- **SET PROBLEM**:
Rewrite the records with "grass patch" swapped for "lawn" and nothing else altered.

* begin *

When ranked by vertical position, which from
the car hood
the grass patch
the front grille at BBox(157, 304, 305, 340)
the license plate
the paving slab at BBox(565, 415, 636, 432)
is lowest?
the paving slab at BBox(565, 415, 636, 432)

* end *

- **TASK ANSWER**:
When ranked by vertical position, which from
the car hood
the lawn
the front grille at BBox(157, 304, 305, 340)
the license plate
the paving slab at BBox(565, 415, 636, 432)
is lowest?
the paving slab at BBox(565, 415, 636, 432)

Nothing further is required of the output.